• [EXERCISE]
Your response should contain every record below, copied exactly.

• [Collected data entries]
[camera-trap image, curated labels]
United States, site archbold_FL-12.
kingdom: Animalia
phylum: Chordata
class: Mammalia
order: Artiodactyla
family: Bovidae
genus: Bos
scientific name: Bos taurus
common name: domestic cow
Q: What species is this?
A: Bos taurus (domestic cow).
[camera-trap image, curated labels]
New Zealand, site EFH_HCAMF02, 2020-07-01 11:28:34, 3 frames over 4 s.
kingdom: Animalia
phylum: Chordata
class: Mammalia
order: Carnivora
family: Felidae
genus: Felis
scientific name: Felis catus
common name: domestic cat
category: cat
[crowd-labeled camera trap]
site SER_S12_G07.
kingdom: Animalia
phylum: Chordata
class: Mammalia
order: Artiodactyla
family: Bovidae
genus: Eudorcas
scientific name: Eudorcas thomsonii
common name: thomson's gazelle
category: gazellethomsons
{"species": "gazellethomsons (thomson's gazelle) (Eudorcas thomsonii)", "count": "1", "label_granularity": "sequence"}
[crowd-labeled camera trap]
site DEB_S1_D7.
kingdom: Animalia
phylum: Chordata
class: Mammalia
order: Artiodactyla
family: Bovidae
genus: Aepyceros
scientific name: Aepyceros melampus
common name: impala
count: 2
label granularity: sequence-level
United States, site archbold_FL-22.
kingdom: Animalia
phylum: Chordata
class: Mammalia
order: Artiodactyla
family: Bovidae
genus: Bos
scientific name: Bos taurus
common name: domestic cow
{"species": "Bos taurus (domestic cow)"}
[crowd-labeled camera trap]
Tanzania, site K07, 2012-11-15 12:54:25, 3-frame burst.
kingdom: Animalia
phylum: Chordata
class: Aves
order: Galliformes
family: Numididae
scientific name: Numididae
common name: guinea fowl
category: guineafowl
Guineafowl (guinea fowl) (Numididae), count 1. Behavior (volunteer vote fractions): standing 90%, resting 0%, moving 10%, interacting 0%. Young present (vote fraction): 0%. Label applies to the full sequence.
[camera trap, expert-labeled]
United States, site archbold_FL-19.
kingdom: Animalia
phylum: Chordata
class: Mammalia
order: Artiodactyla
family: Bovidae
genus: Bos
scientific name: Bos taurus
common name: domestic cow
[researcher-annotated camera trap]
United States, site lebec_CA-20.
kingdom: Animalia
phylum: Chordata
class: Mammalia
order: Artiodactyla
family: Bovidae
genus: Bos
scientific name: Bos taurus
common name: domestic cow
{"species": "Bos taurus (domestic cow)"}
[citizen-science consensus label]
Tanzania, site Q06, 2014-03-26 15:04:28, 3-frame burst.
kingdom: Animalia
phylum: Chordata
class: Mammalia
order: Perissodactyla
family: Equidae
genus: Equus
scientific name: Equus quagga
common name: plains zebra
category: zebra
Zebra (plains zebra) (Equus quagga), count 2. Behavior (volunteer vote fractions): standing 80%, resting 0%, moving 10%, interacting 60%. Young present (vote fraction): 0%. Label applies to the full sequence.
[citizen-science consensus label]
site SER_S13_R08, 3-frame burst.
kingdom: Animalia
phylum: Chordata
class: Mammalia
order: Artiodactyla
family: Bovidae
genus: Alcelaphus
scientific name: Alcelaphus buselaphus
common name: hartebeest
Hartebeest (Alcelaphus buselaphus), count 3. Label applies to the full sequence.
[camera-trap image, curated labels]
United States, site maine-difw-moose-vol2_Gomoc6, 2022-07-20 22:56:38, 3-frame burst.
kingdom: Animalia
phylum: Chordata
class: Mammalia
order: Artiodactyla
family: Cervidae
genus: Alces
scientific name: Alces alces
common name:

• [REPLY TO THE EXERCISE]
[camera-trap image, curated labels]
United States, site archbold_FL-12.
kingdom: Animalia
phylum: Chordata
class: Mammalia
order: Artiodactyla
family: Bovidae
genus: Bos
scientific name: Bos taurus
common name: domestic cow
Q: What species is this?
A: Bos taurus (domestic cow).
[camera-trap image, curated labels]
New Zealand, site EFH_HCAMF02, 2020-07-01 11:28:34, 3 frames over 4 s.
kingdom: Animalia
phylum: Chordata
class: Mammalia
order: Carnivora
family: Felidae
genus: Felis
scientific name: Felis catus
common name: domestic cat
category: cat
[crowd-labeled camera trap]
site SER_S12_G07.
kingdom: Animalia
phylum: Chordata
class: Mammalia
order: Artiodactyla
family: Bovidae
genus: Eudorcas
scientific name: Eudorcas thomsonii
common name: thomson's gazelle
category: gazellethomsons
{"species": "gazellethomsons (thomson's gazelle) (Eudorcas thomsonii)", "count": "1", "label_granularity": "sequence"}
[crowd-labeled camera trap]
site DEB_S1_D7.
kingdom: Animalia
phylum: Chordata
class: Mammalia
order: Artiodactyla
family: Bovidae
genus: Aepyceros
scientific name: Aepyceros melampus
common name: impala
count: 2
label granularity: sequence-level
United States, site archbold_FL-22.
kingdom: Animalia
phylum: Chordata
class: Mammalia
order: Artiodactyla
family: Bovidae
genus: Bos
scientific name: Bos taurus
common name: domestic cow
{"species": "Bos taurus (domestic cow)"}
[crowd-labeled camera trap]
Tanzania, site K07, 2012-11-15 12:54:25, 3-frame burst.
kingdom: Animalia
phylum: Chordata
class: Aves
order: Galliformes
family: Numididae
scientific name: Numididae
common name: guinea fowl
category: guineafowl
Guineafowl (guinea fowl) (Numididae), count 1. Behavior (volunteer vote fractions): standing 90%, resting 0%, moving 10%, interacting 0%. Young present (vote fraction): 0%. Label applies to the full sequence.
[camera trap, expert-labeled]
United States, site archbold_FL-19.
kingdom: Animalia
phylum: Chordata
class: Mammalia
order: Artiodactyla
family: Bovidae
genus: Bos
scientific name: Bos taurus
common name: domestic cow
[researcher-annotated camera trap]
United States, site lebec_CA-20.
kingdom: Animalia
phylum: Chordata
class: Mammalia
order: Artiodactyla
family: Bovidae
genus: Bos
scientific name: Bos taurus
common name: domestic cow
{"species": "Bos taurus (domestic cow)"}
[citizen-science consensus label]
Tanzania, site Q06, 2014-03-26 15:04:28, 3-frame burst.
kingdom: Animalia
phylum: Chordata
class: Mammalia
order: Perissodactyla
family: Equidae
genus: Equus
scientific name: Equus quagga
common name: plains zebra
category: zebra
Zebra (plains zebra) (Equus quagga), count 2. Behavior (volunteer vote fractions): standing 80%, resting 0%, moving 10%, interacting 60%. Young present (vote fraction): 0%. Label applies to the full sequence.
[citizen-science consensus label]
site SER_S13_R08, 3-frame burst.
kingdom: Animalia
phylum: Chordata
class: Mammalia
order: Artiodactyla
family: Bovidae
genus: Alcelaphus
scientific name: Alcelaphus buselaphus
common name: hartebeest
Hartebeest (Alcelaphus buselaphus), count 3. Label applies to the full sequence.
[camera-trap image, curated labels]
United States, site maine-difw-moose-vol2_Gomoc6, 2022-07-20 22:56:38, 3-frame burst.
kingdom: Animalia
phylum: Chordata
class: Mammalia
order: Artiodactyla
family: Cervidae
genus: Alces
scientific name: Alces alces
common name:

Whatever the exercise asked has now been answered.